The insectoid made a gesture of assent and then pushed another button. “That which you left to hive care we return to you, Histechneer Zurzal.” The words bore some of the formality of a ritual.

“I have been out of touch with many things for a space,” Zurzal remarked. “There have been changes which a prudent being should know?”

The insectoid placed the sharp elbows of its higher pair of arms on the desk and latched that set of claws together. The feathery antennae on its head inclined towards the Zacathan.

“Changes? Not many and minor ones only, such as occur with the passing of time and can never be countered against nor truly foreseen. There are rumors of Jacks operating in the Alaban system, and there is the usual unrest on Vors—but there they are never happy unless they are unhappy—a most strange people. Of course Tssek is about to celebrate its Holder’s Fiftieth.”

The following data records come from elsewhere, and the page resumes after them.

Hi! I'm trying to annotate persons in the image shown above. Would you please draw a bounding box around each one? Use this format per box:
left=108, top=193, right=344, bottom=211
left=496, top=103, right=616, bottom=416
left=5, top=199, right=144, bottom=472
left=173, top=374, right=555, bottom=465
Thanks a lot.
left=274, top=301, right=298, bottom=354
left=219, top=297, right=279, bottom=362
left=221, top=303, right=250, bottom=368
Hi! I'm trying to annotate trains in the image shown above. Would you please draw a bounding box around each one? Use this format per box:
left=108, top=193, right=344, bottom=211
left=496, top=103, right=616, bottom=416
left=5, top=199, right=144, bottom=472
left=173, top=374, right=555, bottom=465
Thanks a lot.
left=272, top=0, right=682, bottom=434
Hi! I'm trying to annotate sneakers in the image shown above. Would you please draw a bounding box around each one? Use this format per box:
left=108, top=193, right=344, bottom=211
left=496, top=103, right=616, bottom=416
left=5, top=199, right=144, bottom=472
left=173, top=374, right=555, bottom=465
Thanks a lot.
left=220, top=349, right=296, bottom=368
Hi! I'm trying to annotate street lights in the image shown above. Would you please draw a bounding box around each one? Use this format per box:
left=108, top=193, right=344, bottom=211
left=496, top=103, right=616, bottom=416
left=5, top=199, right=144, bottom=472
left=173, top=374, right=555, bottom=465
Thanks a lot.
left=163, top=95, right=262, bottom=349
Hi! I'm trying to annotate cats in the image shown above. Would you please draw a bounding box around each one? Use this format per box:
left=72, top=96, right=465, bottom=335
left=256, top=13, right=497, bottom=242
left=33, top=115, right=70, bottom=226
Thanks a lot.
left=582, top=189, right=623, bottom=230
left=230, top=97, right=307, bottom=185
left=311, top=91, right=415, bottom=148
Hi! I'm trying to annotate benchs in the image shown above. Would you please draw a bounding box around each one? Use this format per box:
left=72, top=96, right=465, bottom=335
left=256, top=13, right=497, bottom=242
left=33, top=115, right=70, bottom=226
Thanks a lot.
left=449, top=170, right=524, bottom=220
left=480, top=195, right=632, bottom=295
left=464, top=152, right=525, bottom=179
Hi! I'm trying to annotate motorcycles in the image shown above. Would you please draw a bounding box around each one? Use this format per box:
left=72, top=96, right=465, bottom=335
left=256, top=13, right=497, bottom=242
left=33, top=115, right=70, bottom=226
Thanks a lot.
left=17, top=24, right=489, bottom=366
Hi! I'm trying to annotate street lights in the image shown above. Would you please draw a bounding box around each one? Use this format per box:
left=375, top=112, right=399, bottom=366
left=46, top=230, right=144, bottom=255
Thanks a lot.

“An auspicious occasion.” There was a dry note in Zurzal’s answer to that, as if he personally disagreed.

Before the insectoid could answer, if he were inclined to do so, a section of the wall at the left opened. Jofre was at half crouch at once, hand to belt butt, and then straightened, but did not release his hold on that weapon hilt as the small antigrav plate raised to the height of the tabletop and made for a landing on that. The insectoid lifted off its cargo, a black case with a handhold set in the top but no sign of any hinge or fastening on its smooth sides.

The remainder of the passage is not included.